O Bernardo transcendeu o físico e exaltou o jogo, porque encheu o campo com aquilo que deveria ser essencial – o entender e saber jogar o jogo, pelos timings de ocupação dos melhores espaços (a defender e a atacar), pela forma como domina o seu corpo e o usa para tirar vantagem dos desequilíbrios momentâneos de jogadores com o dobro da sua massa muscular, com o dobro da sua força e da sua velocidade de deslocamento.
Este “encher o campo” não é o mesmo que “estar em todo o lado”, é antes um estar onde precisa de estar no momento certo para lá estar, quer quando joga por fora – extremo – como quando joga por dentro – médio.
Acho que o “futebol moderno” que criou o “reforço muscular” já teve mais que tempo de criar exercícios de “reforço de inteligência”, de “reforço de entendimento do jogo”, de “reforço do saber como tirar partido de situações onde o meu corpo (franzino) é aparentemente uma desvantagem”, mas parece que andamos distraídos com outras coisas que claramente não merecem nada o protagonismo todo que têm. O “reforço” essencial faz-se no treino jogando. Agora, se nos dizem que há jogadores que sentem necessidade de fazer outras coisas, porque valorizam e acreditam que é isso que os torna melhores, resta-nos dizer que sabemos dessa realidade.
«Se achamos que o mais importante é o que eu programo (toda a parte burocrática e científica), estamos enganados, é mais importante que o jogador (estando em condições) acredite que o que faz no treino é o melhor para ele e então aí chega ao jogo no seu máximo potencial para ganhar.»
Lorenzo Bonaventura (elemento da equipa técnica de Guardiola, no Barcelona, no Bayern e agora no Man.City)
Temos perfeita noção do poder das crenças e já o referimos aqui. Não é isso que nos preocupa, o que verdadeiramente nos preocupa é que no futebol os jogadores passem a atribuir maior importância ao físico do que ao jogo em si.

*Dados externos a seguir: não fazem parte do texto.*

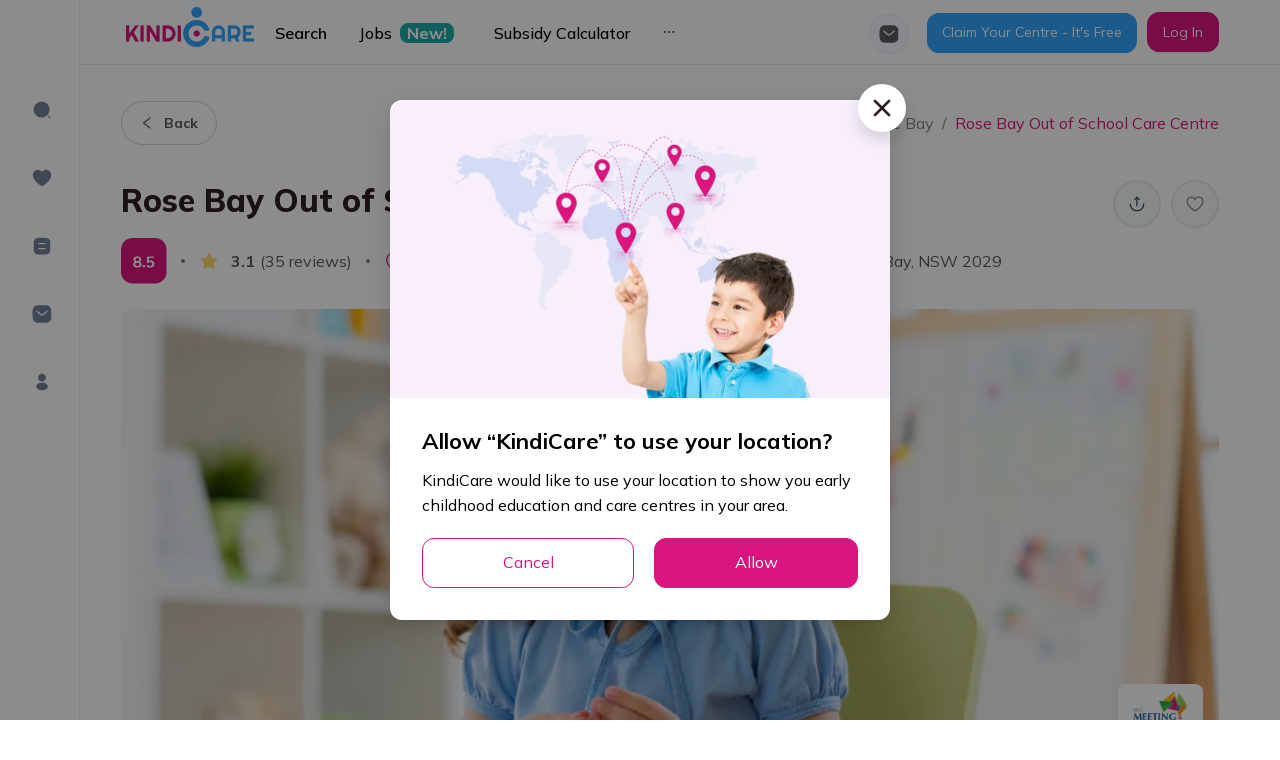

--- FILE ---
content_type: application/javascript
request_url: https://kindicare.com/_next/static/chunks/pages/childcare/centres/%5Bcountry%5D/%5Bstate%5D/%5Bpostcode%5D-2180c8c7abac2dc8.js
body_size: 1870
content:
(self.webpackChunk_N_E=self.webpackChunk_N_E||[]).push([[613],{78158:function(e,t,r){"use strict";r(98620);var n=r(10149),a=r(5152),i=r(56243),o=r(94528),s=r(7894),c=r(86776),u=r(33085),l=r(83686),d=r(16098),f=r(85893),p=(0,a.default)((function(){return r.e(1538).then(r.bind(r,1538))}),{loading:function(){return(0,f.jsx)(n.default,{})},loadableGenerated:{webpack:function(){return[1538]}}}),v=(0,a.default)((function(){return r.e(2191).then(r.bind(r,52191))}),{loading:function(){return(0,f.jsx)(n.default,{})},loadableGenerated:{webpack:function(){return[52191]}}}),g=(0,a.default)((function(){return Promise.all([r.e(1653),r.e(8187)]).then(r.bind(r,68187))}),{loading:function(){return(0,f.jsx)(n.default,{})},loadableGenerated:{webpack:function(){return[68187]}}});t.Z=function(e){var t=e.searchType;return(0,u.Z)(),(0,f.jsxs)(d.M2,{children:[(0,f.jsx)(i.Z,{searchType:t}),(0,f.jsx)("div",{className:"border-bottom-section",children:(0,f.jsx)("div",{className:"wrapper-container-centres",children:(0,f.jsx)(s.Z,{leftContent:(0,f.jsx)(c.Z,{searchType:t,orderByDefault:"-isFeatured",initialFilter:{orderBy:"-isFeatured"}}),rightContent:(0,f.jsx)(l.Z,{searchType:t})})})}),(0,f.jsxs)("div",{className:"wrapper-container",children:[(0,f.jsx)(g,{className:"mt-50"}),(0,f.jsx)(o.default,{})]}),(0,f.jsx)(p,{}),(0,f.jsx)(v,{})]})}},86776:function(e,t,r){"use strict";r.d(t,{Z:function(){return h}});var n=r(79165),a=r(35766),i=r(89016),o=r(11163),s=r(2185),c=r(4898),u=r(67439),l=r(85893),d=function(e){var t=e.orderByDefault,r=((0,s.v9)(c.E.getResourceData)||{}).total;return(0,l.jsx)(u.Z,{total:r,orderByDefault:t})},f=r(39633),p=function(){var e=(0,s.v9)(c.E.getDataArr),t=(0,s.v9)(c.E.getResourceData),r=(0,s.v9)(c.E.getLoading);return(0,l.jsx)(f.Z,{data:e,resourceData:t,loading:r})},v=r(39020),g=r(28303),h=function(e){var t=e.orderByDefault,r=e.initialFilter,s=e.searchType,c=(0,i.Z)().isMobile,u=(0,o.useRouter)().query;return(0,l.jsxs)(v.Z,{initialFilter:r,searchType:s,children:[(0,l.jsx)(g.Z,{}),(0,l.jsx)(d,{orderByDefault:t}),s===n.LC.city.value&&c&&(0,l.jsx)(a.Z,{suburb:null===u||void 0===u?void 0:u.suburb,className:"my-16"}),(0,l.jsx)(p,{})]})}},38202:function(e,t,r){"use strict";r.r(t),r.d(t,{__N_SSP:function(){return y}});var n=r(59499),a=r(78158),i=r(90018),o=r(79165),s=r(60676),c=r(11163),u=r(4898),l=r(2185),d=r(67294),f=r(32025),p=r(78390),v=r(79223),g=r(44992),h=r(22156),b=r(85893);function j(e,t){var r=Object.keys(e);if(Object.getOwnPropertySymbols){var n=Object.getOwnPropertySymbols(e);t&&(n=n.filter((function(t){return Object.getOwnPropertyDescriptor(e,t).enumerable}))),r.push.apply(r,n)}return r}function m(e){for(var t=1;t<arguments.length;t++){var r=null!=arguments[t]?arguments[t]:{};t%2?j(Object(r),!0).forEach((function(t){(0,n.Z)(e,t,r[t])})):Object.getOwnPropertyDescriptors?Object.defineProperties(e,Object.getOwnPropertyDescriptors(r)):j(Object(r)).forEach((function(t){Object.defineProperty(e,t,Object.getOwnPropertyDescriptor(r,t))}))}return e}var y=!0;t.default=function(){var e,t,r=(0,h.$G)(["seo"]).t,n=(0,c.useRouter)(),j=n.query,y=n.pathname,x=((0,l.v9)(u.E.getResourceData)||{}).total,w=(0,l.v9)(u.E.getSummary),P=(0,l.I0)(),D=(0,l.v9)(v.d),O={item:s.u.centresPostcode,paramsTitle:{state:j.state,postcode:j.postcode,number:x},paramsDesc:{state:j.state,postcode:j.postcode,number:x}},Z=(0,g.c)({totalCentres:x,lowPrice:null===w||void 0===w?void 0:w.min,highPrice:null===w||void 0===w?void 0:w.max,pageTitle:r(null===(e=O.item)||void 0===e?void 0:e.title,O.paramsTitle),description:r(null===(t=O.item)||void 0===t?void 0:t.description,O.paramsDesc)});return(0,d.useEffect)((function(){D&&(P((0,f.o)({eventName:p.s.centresViewedList,eventData:m({pathname:y},j)})),P((0,f.o)({eventName:p.s.searchByPostcode,eventData:m({pathname:y},j)})))}),[P,D,y,j]),(0,b.jsxs)(b.Fragment,{children:[(0,b.jsx)(i.Z,m(m({},O),{},{structuredData:Z})),(0,b.jsx)(a.Z,{searchType:o.LC.postcode.value})]})}},44992:function(e,t,r){"use strict";r.d(t,{c:function(){return a}});var n=r(52950),a=function(e){var t=e.totalCentres,r=e.lowPrice,a=e.highPrice,i=e.avgKindiRating,o=e.pageTitle,s=e.description,c=i?{"@type":"AggregateRating",ratingValue:i,ratingCount:t,bestRating:10,worstRating:1}:void 0,u=Number(r)>0||Number(a)>0,l=t>0&&u?{"@type":"AggregateOffer",lowPrice:r,highPrice:a,priceCurrency:"AUD",category:"Available Childcare"}:void 0;return{"@context":"https://schema.org/","@type":"Product",name:o,image:n.wE,description:s,aggregateRating:c,offers:l}}},53304:function(e,t,r){(window.__NEXT_P=window.__NEXT_P||[]).push(["/childcare/centres/[country]/[state]/[postcode]",function(){return r(38202)}])}},function(e){e.O(0,[9774,7570,2895,1968,2783,921,4495,8299,5009,9706,2793,1364,8049,3686,1646,8774,2888,179],(function(){return t=53304,e(e.s=t);var t}));var t=e.O();_N_E=t}]);
//# sourceMappingURL=[postcode]-2180c8c7abac2dc8.js.map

Que se comece a ver jogadores dizer que foi o ginásio ou o treinar sozinho que me tornou um jogador que pode jogar na 1ª liga.
Por isso trazemos aqui o Bernardo (podíamos falar do David Silva, da mesma equipa, e de muitos outros), porque é um jogador que no seu todo (corpo/mente) tem o essencial do futebol e que contraria o “paradigma do atleta”. Isto é Futebol, não se trata de “atletismo com bola”, e portanto o corpo para jogar o futebol do Guardiola ou o futebol do Paulo Fonseca não pode ser o mesmo corpo de alguém cuja ideia de jogo é algo semelhante a “atletismo com bola”.

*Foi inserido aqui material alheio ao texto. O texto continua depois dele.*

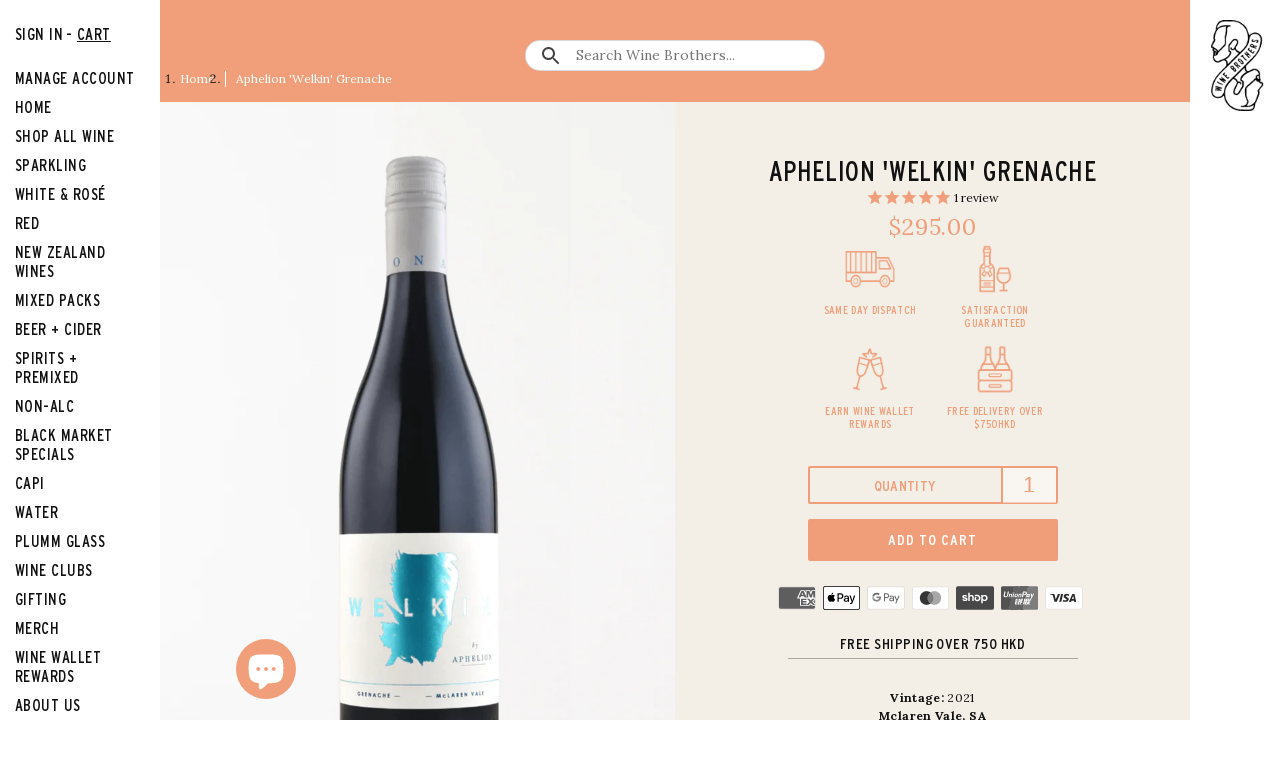

--- FILE ---
content_type: text/json
request_url: https://conf.config-security.com/model
body_size: 84
content:
{"title":"recommendation AI model (keras)","structure":"release_id=0x68:2e:2d:48:28:58:6b:5b:22:62:39:6e:34:53:75:55:62:64:48:2d:5f:79:45:2a:56:53:7a:3a:2a;keras;vc0t1tltvi6htvn8umlww5csi8ek4dth1hdle1mimyz3wgrlqpzk4i6skc84v5w03aig8pkg","weights":"../weights/682e2d48.h5","biases":"../biases/682e2d48.h5"}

Já sabemos que isto choca muita gente, mas o essencial é a ideia de jogo e o jogador, o resto é gente a querer o protagonismo que não deve ter, para o bem do futebol e de criar uma cultura que permite o florescimento de jogadores que realmente percebem o que é importante. Para que quando eles sintam dificuldades em entrar no “ritmo competitivo do jogo” percebam que provavelmente terão que entender melhor os timings do mesmo e que correr mais, mais rápido ou durante mais tempo provavelmente não lhes irá resolver o problema. E por isso tem que haver harmonia/conexão entre todas as dimensões.
Para as pessoas que rotulam isto de contraproducente, aconselho a falarem com alguns pais que, para que os filhos melhorem (no futebol) os põem a fazer abdominais e flexões com 7 anos e que vão fazer treino intervalado para os parques com miúdos de 9.

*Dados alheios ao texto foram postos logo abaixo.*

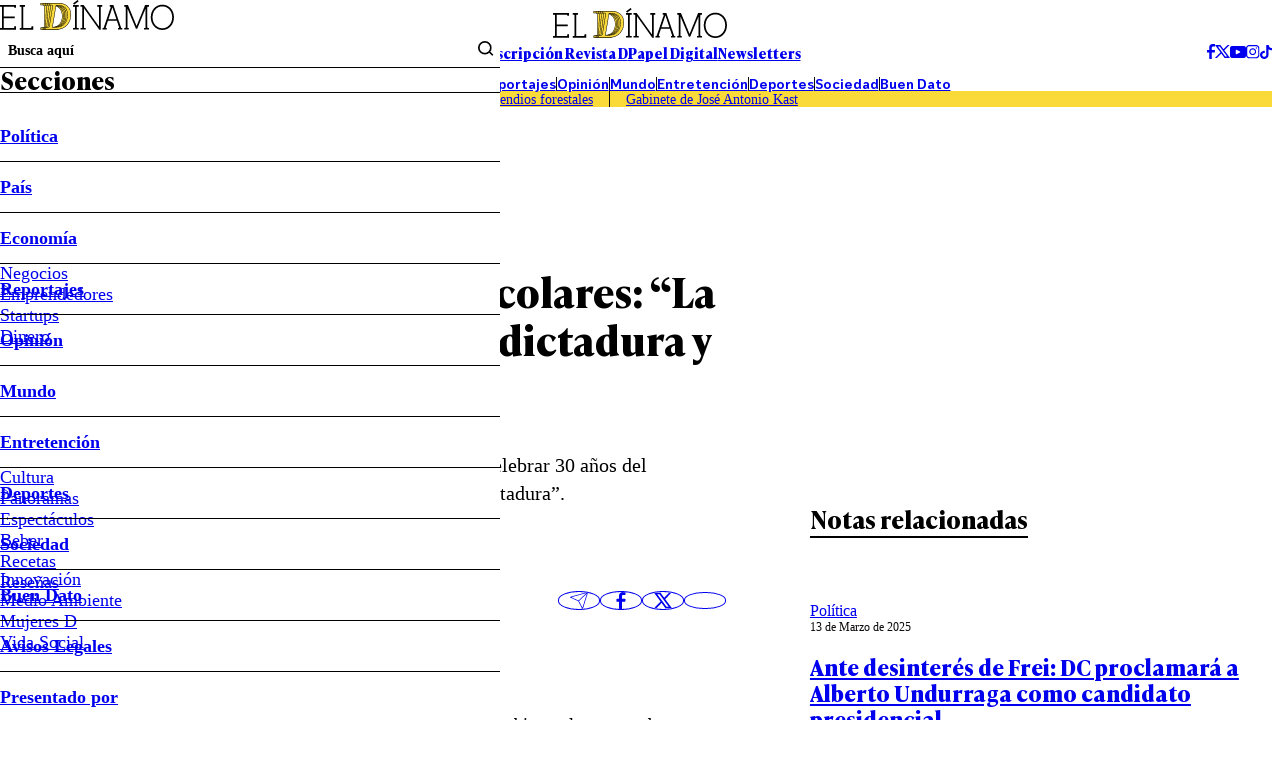

--- FILE ---
content_type: text/html; charset=utf-8
request_url: https://www.google.com/recaptcha/api2/aframe
body_size: 266
content:
<!DOCTYPE HTML><html><head><meta http-equiv="content-type" content="text/html; charset=UTF-8"></head><body><script nonce="HcAOwvhVIXVFwiScsvOaUg">/** Anti-fraud and anti-abuse applications only. See google.com/recaptcha */ try{var clients={'sodar':'https://pagead2.googlesyndication.com/pagead/sodar?'};window.addEventListener("message",function(a){try{if(a.source===window.parent){var b=JSON.parse(a.data);var c=clients[b['id']];if(c){var d=document.createElement('img');d.src=c+b['params']+'&rc='+(localStorage.getItem("rc::a")?sessionStorage.getItem("rc::b"):"");window.document.body.appendChild(d);sessionStorage.setItem("rc::e",parseInt(sessionStorage.getItem("rc::e")||0)+1);localStorage.setItem("rc::h",'1768991263806');}}}catch(b){}});window.parent.postMessage("_grecaptcha_ready", "*");}catch(b){}</script></body></html>

--- FILE ---
content_type: application/javascript; charset=utf-8
request_url: https://fundingchoicesmessages.google.com/f/AGSKWxWWXIGHTvBugh953vSrGcmBJIXbPlopzSrgeEnDAcW2oxmsm74zM1zIKZub1X7cfa3ULCary-NCfoM0Nph4YKNUrLvJzuEkCSXXd0E56RADutVqQivRexsy2cl-t_FwnddXMb9gfTj4l0Prh34qmHXSHluy6UC27uamMuj6OHJxv3YINZRl1FPc2g==/_=partnerad&/footer-ad-/eroadvertorial2./bottom728.html/300_250_
body_size: -1288
content:
window['5321314e-ad99-4fc3-911f-4d7a55c835e5'] = true;

--- FILE ---
content_type: text/plain; charset=UTF-8
request_url: https://at.teads.tv/fpc?analytics_tag_id=PUB_13060&tfpvi=&gdpr_status=22&gdpr_reason=220&gdpr_consent=&ccpa_consent=&shared_ids=&sv=d656f4a&
body_size: 56
content:
YWVhY2FkNGQtNDAwNC00OTMxLThlOTQtM2Y3OTkzMWY0NmE3Iy01LTc=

Obrigado aos “Bernardos” que sabem que melhorar está essencialmente no jogo, sejam eles grandes, pequenos com muita ou pouca massa muscular. O Bernardo sem saber criou um contexto onde depende de nós usarmos o seu exemplo para mudarmos o Paradigma do treino e do jogador, respeitando a possibilidade de surgirem jogadores como ele. Porque o objectivo não é encher a camisola, mas sim encher o campo."